Enquanto os diagnósticos de Alzheimer crescem no Brasil, familiares encontram no humor e na rotina afetiva uma forma de tornar o cuidado mais leve e humano
Aos 88 anos, Amália Theresa da Silva, hoje com 96 anos, recebeu o diagnóstico de Alzheimer. Para a família, foi um choque. O neto e cuidador Raul Junior lembra que até chegar ao diagnóstico foi um longo caminho.
“Foi duro, difícil de assimilar, porque o Alzheimer não vem com um manual. Ele é muito demorado, existem muitos outros tipos de demência que se parecem. Foi preciso fazer exames, testes clínicos e buscar o parecer dos médicos.”

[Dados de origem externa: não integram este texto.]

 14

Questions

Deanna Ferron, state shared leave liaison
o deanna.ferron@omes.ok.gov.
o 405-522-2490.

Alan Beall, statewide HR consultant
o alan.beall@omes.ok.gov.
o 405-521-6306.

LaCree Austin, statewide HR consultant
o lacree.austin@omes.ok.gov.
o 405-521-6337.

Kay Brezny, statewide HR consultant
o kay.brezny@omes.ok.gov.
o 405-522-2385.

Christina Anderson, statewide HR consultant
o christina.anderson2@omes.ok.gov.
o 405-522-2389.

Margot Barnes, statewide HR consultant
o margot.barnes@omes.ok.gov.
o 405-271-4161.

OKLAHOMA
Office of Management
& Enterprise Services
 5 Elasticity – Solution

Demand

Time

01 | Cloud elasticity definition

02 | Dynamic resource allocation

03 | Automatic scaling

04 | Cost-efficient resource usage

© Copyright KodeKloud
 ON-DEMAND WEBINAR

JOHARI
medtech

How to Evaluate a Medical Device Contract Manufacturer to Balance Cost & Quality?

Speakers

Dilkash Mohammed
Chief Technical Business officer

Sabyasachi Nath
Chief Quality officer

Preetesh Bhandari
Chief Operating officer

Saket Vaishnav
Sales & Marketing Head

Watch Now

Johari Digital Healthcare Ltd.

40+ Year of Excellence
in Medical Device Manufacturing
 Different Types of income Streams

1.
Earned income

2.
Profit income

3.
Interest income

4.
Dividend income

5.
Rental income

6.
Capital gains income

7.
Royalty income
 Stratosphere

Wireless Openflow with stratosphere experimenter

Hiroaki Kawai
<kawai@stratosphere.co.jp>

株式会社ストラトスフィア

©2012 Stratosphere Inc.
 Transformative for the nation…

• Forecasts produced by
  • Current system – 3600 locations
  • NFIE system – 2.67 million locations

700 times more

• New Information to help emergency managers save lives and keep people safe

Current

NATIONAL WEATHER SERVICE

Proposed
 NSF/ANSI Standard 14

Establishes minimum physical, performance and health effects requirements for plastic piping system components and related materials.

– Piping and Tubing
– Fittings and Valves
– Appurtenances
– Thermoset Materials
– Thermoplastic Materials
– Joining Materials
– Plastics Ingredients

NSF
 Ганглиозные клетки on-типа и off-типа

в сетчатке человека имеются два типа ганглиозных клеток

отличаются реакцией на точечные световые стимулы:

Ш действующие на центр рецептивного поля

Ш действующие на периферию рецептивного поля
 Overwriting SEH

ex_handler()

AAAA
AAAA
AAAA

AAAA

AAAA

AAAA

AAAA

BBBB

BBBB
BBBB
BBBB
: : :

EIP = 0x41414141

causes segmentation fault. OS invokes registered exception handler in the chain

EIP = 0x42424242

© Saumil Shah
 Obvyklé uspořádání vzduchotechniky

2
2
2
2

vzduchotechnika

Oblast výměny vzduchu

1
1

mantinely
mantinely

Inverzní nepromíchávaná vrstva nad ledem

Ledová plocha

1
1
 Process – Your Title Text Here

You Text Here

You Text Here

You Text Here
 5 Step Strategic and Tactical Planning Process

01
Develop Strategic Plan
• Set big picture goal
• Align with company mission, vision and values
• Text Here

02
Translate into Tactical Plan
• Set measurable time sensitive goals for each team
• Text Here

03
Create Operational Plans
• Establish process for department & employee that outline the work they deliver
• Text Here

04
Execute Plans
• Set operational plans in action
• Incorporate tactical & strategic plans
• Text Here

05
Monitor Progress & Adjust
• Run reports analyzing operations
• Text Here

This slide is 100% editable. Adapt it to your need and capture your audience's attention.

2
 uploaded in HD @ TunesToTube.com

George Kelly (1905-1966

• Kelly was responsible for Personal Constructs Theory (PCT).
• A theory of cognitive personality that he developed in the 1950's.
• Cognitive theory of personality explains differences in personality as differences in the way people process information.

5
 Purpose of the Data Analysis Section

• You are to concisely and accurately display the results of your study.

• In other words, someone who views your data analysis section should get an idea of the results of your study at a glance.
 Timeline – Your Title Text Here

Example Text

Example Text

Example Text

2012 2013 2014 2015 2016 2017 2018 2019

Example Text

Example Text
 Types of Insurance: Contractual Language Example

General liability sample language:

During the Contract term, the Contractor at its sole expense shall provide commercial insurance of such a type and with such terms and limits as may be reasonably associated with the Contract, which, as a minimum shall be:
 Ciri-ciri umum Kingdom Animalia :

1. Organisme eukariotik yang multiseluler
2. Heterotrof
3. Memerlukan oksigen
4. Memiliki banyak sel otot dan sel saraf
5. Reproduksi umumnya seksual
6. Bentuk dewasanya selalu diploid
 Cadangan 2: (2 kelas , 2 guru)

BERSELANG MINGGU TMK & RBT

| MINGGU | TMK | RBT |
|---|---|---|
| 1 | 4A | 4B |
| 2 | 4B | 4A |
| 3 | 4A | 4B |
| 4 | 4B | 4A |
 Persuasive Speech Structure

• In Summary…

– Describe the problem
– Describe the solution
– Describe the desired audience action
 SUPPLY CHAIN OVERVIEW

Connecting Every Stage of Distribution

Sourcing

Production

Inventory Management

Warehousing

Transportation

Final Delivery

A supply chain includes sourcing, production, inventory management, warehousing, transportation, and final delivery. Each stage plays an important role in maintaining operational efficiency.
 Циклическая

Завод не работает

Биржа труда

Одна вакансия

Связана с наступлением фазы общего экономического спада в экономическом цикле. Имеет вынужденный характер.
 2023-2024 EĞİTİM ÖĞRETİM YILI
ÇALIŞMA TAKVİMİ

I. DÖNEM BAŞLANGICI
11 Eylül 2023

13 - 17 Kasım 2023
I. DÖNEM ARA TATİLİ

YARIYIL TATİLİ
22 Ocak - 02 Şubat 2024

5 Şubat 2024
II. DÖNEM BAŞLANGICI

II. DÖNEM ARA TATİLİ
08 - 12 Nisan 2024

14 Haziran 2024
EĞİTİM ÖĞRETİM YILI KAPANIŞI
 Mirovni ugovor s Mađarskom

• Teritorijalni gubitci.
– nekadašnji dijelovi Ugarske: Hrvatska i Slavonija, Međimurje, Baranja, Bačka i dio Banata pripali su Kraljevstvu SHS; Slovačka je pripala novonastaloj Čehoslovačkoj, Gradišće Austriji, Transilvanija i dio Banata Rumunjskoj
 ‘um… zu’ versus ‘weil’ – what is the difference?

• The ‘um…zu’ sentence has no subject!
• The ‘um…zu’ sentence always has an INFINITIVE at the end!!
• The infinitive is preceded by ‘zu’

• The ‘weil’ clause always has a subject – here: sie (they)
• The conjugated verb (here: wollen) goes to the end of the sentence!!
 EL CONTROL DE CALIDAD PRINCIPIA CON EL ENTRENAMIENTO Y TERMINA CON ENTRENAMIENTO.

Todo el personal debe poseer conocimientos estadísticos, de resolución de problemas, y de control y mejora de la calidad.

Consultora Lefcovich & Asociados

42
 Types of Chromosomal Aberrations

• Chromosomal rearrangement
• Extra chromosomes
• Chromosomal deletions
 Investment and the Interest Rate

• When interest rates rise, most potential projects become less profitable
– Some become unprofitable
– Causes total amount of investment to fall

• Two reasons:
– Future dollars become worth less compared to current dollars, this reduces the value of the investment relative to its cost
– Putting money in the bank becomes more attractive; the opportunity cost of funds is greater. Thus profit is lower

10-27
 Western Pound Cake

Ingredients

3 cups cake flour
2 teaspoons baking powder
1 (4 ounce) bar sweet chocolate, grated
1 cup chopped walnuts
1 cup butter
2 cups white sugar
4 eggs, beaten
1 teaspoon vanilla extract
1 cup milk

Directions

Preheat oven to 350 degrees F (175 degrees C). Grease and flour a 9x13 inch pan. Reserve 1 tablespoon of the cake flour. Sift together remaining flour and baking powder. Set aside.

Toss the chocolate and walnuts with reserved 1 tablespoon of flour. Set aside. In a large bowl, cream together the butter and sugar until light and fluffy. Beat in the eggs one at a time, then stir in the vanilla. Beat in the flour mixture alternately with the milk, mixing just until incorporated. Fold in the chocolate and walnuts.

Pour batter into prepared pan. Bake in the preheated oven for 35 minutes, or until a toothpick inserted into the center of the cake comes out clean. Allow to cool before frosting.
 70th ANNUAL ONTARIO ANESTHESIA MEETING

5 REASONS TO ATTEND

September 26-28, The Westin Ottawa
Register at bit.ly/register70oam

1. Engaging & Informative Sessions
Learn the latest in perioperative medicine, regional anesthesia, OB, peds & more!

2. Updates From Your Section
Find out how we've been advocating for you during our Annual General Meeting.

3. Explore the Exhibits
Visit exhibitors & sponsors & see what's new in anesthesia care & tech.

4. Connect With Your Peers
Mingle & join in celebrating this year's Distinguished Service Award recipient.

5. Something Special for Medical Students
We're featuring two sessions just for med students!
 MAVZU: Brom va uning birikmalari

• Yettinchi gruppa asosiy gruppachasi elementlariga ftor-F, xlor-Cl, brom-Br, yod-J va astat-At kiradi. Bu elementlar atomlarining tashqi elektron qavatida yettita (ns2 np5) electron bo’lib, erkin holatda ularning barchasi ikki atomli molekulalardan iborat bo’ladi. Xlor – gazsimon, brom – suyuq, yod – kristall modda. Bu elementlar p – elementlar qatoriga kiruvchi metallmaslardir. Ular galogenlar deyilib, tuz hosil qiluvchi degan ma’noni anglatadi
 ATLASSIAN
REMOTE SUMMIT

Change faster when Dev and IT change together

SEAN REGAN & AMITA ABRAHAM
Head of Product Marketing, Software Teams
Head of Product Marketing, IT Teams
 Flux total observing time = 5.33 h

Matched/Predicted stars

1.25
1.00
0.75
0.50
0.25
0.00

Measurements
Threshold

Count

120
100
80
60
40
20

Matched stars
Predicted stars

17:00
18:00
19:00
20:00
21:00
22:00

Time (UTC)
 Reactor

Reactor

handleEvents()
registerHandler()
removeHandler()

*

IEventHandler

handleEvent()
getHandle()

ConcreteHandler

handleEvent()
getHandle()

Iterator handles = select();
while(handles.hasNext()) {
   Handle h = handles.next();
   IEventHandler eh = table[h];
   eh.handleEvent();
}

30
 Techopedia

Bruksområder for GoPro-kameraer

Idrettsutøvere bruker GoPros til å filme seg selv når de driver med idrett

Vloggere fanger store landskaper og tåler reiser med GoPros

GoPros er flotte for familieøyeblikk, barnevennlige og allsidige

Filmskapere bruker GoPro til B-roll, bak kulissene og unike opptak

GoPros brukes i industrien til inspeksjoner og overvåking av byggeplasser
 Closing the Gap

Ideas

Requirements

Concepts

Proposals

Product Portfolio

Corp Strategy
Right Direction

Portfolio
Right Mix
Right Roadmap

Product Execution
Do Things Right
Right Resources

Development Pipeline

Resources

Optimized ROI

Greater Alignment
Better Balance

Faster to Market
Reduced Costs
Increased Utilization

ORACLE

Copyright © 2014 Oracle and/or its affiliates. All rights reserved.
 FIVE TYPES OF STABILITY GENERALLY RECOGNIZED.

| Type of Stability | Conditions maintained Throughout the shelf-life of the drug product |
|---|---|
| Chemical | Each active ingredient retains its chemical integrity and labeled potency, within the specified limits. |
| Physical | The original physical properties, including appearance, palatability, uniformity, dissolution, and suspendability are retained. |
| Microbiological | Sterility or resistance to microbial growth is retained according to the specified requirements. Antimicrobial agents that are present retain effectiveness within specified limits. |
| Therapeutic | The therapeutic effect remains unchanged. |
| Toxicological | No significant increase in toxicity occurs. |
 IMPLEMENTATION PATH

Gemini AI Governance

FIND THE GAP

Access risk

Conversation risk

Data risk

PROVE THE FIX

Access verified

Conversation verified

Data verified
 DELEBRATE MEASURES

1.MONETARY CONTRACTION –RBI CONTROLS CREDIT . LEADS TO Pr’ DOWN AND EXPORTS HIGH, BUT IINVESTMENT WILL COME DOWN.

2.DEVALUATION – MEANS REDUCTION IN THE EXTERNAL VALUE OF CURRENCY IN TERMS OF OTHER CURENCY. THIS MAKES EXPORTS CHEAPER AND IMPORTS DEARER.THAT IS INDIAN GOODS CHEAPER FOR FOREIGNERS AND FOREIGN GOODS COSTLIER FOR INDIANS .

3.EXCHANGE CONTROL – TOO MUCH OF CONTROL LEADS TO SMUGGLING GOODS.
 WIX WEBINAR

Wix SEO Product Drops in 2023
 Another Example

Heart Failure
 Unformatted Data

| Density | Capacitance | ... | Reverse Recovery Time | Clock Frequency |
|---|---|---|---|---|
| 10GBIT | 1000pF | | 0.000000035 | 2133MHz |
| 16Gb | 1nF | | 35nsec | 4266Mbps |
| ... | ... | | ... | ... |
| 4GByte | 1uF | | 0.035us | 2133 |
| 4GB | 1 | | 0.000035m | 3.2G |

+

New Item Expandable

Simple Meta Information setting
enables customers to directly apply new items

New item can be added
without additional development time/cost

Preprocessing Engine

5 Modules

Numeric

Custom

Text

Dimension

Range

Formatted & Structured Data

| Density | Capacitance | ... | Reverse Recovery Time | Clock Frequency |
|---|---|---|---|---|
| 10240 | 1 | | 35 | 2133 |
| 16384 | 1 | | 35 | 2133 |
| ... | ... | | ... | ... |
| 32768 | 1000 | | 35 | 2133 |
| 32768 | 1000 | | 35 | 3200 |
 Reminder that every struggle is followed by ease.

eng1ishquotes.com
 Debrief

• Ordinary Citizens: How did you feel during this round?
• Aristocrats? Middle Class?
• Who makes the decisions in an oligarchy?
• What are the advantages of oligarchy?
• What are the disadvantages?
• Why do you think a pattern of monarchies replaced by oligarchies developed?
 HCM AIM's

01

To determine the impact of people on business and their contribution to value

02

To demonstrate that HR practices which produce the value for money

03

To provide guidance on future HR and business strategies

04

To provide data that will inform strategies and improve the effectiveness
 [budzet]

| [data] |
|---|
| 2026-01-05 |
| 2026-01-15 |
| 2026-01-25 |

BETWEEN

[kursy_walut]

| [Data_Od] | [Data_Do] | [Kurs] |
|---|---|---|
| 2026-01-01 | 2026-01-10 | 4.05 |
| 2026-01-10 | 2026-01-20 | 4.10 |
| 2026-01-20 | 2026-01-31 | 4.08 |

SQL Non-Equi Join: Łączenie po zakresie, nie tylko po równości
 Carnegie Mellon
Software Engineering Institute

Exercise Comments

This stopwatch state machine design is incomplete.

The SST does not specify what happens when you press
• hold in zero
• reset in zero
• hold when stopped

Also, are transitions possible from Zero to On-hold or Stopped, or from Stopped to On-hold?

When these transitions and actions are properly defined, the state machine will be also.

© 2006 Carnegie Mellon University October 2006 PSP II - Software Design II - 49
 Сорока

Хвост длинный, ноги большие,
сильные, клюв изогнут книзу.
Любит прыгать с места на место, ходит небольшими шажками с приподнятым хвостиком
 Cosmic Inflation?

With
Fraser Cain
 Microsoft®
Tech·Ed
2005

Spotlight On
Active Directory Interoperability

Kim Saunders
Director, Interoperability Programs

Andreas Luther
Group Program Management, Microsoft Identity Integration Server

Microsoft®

Com o avanço da doença, a família precisou se adaptar. Terapias, fisioterapia e estímulos cognitivos deram lugar ao humor como ferramenta de cuidado.
Raul criou a personagem “Vó da Pomba” nas redes sociais, mostrando momentos da rotina da avó, que hoje tem mais de 10 milhões de seguidores.
“Mostramos como o bom humor deixa o cuidado mais leve, mas não é fácil cuidar de um idoso com Alzheimer. É como cuidar de mais de dez crianças de dois anos.”
Crescimento do Alzheimer no Brasil e no mundo
O Alzheimer é uma doença ligada ao envelhecimento, e o número de casos tende a crescer à medida que a população envelhece. Mais de 50 milhões de pessoas vivem com a doença no mundo, e esse número deve triplicar até 2050.
No Brasil, dados do Conselho Nacional de Saúde (CNS) indicam que 1,8 milhão de pessoas foram diagnosticadas até 2019. A projeção para 2050 é de 5,7 milhões de brasileiros, um aumento de 206%.
Essa mudança reflete a inversão da pirâmide etária: em duas décadas, haverá mais idosos do que jovens no país.
Sinais de alerta que exigem atenção
O geriatra Clóvis Cechinel, do Hospital São Marcelino Champagnat, em Curitiba, alerta que esquecimentos frequentes são apenas um dos sinais iniciais.
Segundo o médico, além da perda da memória recente, esquecer informações recém-aprendidas, compromissos ou onde colocou objetos com frequência pode ser um sinal.
“Também é importante observar dificuldades para planejar e resolver problemas, desorientação no tempo e espaço, perder-se em lugares familiares, confundir onde está e problemas de linguagem.”
Mudanças de humor, irritabilidade, depressão, ansiedade, retraimento social e perda de interesse por atividades antes prazerosas também devem ser observadas.
“O diagnóstico é muito complexo. Nenhum sinal deve ser desconsiderado. O apoio familiar e a consulta com especialistas são fundamentais”, acrescenta.
Pesquisa e desafios no desenvolvimento de tratamentos
Pesquisas indicam que as placas de amiloide, características do Alzheimer, começam a se formar cerca de 20 anos antes dos primeiros sintomas.
Um estudo da Universidade de Columbia revelou que sinais de risco podem ser identificados em adultos na faixa dos 20 anos.
Segundo o farmacêutico Liberato Brum Junior, gerente de inovação e pesquisa clínica da Prati-Donaduzzi, o desenvolvimento de medicamentos enfrenta desafios significativos. Ele diz que os estudos clínicos são longos, caros e apresentam alto risco de insucesso.
“Nesse cenário, a identificação precoce da doença, por meio de biomarcadores mais precisos, e o desenvolvimento de modelos experimentais mais representativos são essenciais para avançar nas pesquisas e encontrar tratamentos que melhorem a qualidade de vida dos pacientes.”
Afeto e rede de cuidado
No caso de Amália, todos os familiares se envolveram nos cuidados. Cerca de dois anos após o diagnóstico, ela passou a ter memória de 15 segundos, repetindo sempre as mesmas frases.
Raul lembra que quem recebe o diagnóstico na família precisa ter em mente que a doença não vai deixar de existir e que aquela pessoa vai deixar de ser quem sempre foi, dizendo coisas que machucam e, muitas vezes, ficando agressiva.
“É fundamental contar com uma rede de cuidados e, acima de tudo, lembrar de cuidar de si mesmo.”
A história da “Vó da Pomba” mostra que, mesmo diante de desafios complexos como o Alzheimer, é possível transformar o cuidado diário em momentos de afeto, leveza e conexão familiar.